[Exercise goal]
Copy out the line containing "At a glance, is" and each line after it, through the last one in the material, exactly as written.

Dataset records
* * * * * * * * *

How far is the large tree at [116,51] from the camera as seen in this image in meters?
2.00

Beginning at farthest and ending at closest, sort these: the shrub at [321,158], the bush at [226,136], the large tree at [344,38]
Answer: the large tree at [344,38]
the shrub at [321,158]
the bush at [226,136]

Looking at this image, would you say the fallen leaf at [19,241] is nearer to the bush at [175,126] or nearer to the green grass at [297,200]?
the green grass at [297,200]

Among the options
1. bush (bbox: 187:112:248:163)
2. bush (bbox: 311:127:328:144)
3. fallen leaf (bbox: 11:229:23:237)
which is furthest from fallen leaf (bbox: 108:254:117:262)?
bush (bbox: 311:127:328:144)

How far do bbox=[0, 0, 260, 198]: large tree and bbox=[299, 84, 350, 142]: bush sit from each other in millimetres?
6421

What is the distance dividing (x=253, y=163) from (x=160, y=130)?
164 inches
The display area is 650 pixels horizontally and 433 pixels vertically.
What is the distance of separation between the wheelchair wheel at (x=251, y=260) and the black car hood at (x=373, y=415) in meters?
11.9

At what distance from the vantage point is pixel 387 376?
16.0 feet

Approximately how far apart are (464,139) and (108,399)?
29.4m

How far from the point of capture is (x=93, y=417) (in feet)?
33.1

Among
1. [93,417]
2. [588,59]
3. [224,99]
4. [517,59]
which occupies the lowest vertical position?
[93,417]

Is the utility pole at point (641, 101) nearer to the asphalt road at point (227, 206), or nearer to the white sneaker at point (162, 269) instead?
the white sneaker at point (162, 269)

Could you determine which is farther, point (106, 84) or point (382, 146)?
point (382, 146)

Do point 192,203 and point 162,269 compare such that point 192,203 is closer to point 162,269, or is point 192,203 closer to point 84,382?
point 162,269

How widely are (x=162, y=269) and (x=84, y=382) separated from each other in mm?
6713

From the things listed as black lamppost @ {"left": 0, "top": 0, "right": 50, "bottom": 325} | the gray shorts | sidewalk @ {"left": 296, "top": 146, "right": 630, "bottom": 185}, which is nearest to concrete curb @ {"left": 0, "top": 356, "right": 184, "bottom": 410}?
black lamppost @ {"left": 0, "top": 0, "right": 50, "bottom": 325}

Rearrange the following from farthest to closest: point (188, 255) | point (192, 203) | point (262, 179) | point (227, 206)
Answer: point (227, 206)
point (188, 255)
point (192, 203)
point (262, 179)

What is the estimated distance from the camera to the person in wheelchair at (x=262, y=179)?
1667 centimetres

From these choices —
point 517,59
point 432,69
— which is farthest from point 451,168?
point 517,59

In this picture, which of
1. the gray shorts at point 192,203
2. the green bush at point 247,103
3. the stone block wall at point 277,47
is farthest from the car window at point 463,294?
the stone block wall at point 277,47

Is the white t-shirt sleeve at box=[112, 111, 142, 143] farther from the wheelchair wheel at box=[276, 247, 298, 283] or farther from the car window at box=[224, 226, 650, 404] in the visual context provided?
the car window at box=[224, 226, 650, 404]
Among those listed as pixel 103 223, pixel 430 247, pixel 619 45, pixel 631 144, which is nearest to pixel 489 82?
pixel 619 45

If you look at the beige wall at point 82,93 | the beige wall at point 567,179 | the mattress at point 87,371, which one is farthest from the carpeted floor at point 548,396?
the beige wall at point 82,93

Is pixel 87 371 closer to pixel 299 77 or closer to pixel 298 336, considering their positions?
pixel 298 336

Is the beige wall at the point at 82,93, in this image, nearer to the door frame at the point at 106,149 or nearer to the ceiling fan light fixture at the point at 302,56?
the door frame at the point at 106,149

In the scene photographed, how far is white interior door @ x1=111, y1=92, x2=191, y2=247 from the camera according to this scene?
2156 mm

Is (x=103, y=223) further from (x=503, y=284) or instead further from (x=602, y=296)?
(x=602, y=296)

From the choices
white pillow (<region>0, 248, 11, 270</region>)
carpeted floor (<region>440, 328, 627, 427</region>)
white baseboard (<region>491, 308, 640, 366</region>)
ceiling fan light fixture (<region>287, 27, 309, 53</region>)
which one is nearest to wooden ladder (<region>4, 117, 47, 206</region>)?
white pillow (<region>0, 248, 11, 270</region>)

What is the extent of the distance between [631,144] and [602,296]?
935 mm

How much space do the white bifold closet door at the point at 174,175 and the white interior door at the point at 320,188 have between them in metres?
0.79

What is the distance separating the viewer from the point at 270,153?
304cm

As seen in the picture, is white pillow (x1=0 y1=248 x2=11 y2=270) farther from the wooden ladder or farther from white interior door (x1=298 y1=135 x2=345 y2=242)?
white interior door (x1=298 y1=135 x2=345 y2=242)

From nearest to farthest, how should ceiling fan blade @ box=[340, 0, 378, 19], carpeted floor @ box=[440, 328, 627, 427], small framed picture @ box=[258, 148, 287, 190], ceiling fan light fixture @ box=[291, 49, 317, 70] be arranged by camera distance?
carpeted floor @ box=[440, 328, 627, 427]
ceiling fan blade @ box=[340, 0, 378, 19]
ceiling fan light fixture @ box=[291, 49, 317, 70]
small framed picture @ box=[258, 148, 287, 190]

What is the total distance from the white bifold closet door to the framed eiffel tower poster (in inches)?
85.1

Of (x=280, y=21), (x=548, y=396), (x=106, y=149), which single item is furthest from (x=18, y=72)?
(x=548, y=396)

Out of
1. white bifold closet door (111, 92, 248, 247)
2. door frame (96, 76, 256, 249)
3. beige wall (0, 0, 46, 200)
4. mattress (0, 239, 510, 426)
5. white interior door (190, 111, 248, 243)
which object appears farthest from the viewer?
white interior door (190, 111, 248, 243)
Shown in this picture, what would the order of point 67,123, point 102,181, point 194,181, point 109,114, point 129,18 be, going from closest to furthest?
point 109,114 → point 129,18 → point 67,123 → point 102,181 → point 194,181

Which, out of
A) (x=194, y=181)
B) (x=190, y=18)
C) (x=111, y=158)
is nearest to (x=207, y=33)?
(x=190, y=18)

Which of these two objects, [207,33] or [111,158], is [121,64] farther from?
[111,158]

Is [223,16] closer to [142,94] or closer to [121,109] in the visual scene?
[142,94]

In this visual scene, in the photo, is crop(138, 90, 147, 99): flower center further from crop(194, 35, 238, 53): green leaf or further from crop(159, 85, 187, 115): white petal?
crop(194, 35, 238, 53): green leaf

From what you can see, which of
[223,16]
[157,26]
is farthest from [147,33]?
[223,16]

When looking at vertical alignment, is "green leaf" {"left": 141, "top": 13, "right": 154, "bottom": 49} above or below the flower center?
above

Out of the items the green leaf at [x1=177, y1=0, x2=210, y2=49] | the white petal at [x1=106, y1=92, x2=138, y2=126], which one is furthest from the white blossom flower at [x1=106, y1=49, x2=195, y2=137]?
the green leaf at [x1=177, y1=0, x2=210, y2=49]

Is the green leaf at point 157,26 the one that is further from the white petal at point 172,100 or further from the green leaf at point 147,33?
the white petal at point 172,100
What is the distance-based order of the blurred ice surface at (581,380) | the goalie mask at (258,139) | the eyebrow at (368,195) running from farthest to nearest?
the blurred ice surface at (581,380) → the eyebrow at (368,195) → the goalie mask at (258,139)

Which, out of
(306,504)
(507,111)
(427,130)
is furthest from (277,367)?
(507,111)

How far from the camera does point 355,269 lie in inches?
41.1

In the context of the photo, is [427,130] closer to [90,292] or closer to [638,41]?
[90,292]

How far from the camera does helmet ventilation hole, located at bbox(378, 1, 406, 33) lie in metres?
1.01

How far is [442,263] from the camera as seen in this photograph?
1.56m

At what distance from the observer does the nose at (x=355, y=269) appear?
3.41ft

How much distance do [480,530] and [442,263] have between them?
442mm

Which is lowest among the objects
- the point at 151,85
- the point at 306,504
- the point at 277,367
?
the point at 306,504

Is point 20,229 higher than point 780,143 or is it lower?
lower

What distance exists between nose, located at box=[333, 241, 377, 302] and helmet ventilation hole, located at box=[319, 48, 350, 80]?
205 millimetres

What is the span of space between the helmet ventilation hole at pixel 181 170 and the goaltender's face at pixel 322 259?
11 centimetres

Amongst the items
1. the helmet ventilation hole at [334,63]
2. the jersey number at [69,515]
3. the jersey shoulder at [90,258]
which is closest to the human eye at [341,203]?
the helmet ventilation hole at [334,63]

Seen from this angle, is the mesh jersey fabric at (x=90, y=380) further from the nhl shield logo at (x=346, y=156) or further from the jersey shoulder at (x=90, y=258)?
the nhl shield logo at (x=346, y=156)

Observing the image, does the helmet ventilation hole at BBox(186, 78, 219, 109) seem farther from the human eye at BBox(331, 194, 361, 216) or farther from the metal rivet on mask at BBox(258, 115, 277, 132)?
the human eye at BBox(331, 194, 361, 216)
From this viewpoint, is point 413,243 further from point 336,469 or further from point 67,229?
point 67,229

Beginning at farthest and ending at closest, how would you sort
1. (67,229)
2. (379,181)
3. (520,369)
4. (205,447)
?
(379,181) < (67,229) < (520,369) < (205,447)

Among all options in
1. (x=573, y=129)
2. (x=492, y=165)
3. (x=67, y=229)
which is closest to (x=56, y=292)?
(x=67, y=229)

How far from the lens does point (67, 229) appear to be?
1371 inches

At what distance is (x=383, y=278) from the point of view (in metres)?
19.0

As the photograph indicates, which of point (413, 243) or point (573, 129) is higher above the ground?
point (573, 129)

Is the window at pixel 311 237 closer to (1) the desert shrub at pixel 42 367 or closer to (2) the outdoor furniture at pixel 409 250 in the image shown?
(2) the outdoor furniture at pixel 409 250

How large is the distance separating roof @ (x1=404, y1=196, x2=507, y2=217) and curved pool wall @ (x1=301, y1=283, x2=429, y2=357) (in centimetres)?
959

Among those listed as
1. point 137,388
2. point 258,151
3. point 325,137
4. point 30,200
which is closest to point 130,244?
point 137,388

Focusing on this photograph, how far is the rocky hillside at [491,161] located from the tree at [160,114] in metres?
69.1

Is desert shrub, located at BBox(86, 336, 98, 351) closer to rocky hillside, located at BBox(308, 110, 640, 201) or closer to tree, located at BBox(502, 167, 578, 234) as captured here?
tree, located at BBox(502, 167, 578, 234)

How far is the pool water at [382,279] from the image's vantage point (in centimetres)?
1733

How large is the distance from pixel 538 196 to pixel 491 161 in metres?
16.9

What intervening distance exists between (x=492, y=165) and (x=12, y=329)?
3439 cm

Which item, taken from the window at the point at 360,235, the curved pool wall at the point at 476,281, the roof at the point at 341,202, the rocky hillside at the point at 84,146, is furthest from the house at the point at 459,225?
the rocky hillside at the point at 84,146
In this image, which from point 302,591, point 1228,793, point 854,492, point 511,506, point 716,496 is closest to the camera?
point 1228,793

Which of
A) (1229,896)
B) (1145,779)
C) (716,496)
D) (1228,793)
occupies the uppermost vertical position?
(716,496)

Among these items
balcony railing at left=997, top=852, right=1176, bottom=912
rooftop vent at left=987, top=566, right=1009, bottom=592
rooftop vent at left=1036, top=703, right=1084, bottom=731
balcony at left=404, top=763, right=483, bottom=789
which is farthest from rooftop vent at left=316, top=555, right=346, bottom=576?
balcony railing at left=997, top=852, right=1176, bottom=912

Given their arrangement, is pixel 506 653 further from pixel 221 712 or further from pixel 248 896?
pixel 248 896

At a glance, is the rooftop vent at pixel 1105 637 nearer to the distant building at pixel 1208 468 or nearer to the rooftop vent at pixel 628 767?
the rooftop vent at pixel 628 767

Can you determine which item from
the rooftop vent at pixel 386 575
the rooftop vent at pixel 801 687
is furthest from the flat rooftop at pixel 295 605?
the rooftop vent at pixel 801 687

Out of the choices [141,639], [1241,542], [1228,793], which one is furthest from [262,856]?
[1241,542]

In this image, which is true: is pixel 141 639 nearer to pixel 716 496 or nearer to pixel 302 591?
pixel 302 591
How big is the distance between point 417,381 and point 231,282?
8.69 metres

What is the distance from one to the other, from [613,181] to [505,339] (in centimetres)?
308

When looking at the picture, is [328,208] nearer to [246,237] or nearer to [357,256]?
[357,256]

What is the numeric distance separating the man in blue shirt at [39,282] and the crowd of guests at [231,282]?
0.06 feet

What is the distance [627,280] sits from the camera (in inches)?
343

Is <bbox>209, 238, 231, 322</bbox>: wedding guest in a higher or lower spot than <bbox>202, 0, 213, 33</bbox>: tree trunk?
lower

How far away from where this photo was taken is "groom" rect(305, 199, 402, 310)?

* * * * * * * * *

[Worked answer]
At a glance, is the rooftop vent at pixel 1105 637 nearer to the distant building at pixel 1208 468 or nearer to the rooftop vent at pixel 628 767?
the rooftop vent at pixel 628 767

Can you determine which item from
the rooftop vent at pixel 386 575
the rooftop vent at pixel 801 687
is furthest from the flat rooftop at pixel 295 605?
the rooftop vent at pixel 801 687

Out of the choices [141,639], [1241,542], [1228,793], which one is furthest from [262,856]?
[1241,542]

In this image, which is true: is pixel 141 639 nearer to pixel 716 496 or nearer to pixel 302 591?
pixel 302 591
How big is the distance between point 417,381 and point 231,282?
8.69 metres

What is the distance from one to the other, from [613,181] to [505,339] (in centimetres)?
308

When looking at the picture, is [328,208] nearer to [246,237] or nearer to [357,256]?
[357,256]

What is the numeric distance separating the man in blue shirt at [39,282] and the crowd of guests at [231,282]?
0.06 feet

What is the distance [627,280] sits from the camera (in inches)?
343

Is <bbox>209, 238, 231, 322</bbox>: wedding guest in a higher or lower spot than <bbox>202, 0, 213, 33</bbox>: tree trunk?
lower

How far away from where this photo was taken is "groom" rect(305, 199, 402, 310)?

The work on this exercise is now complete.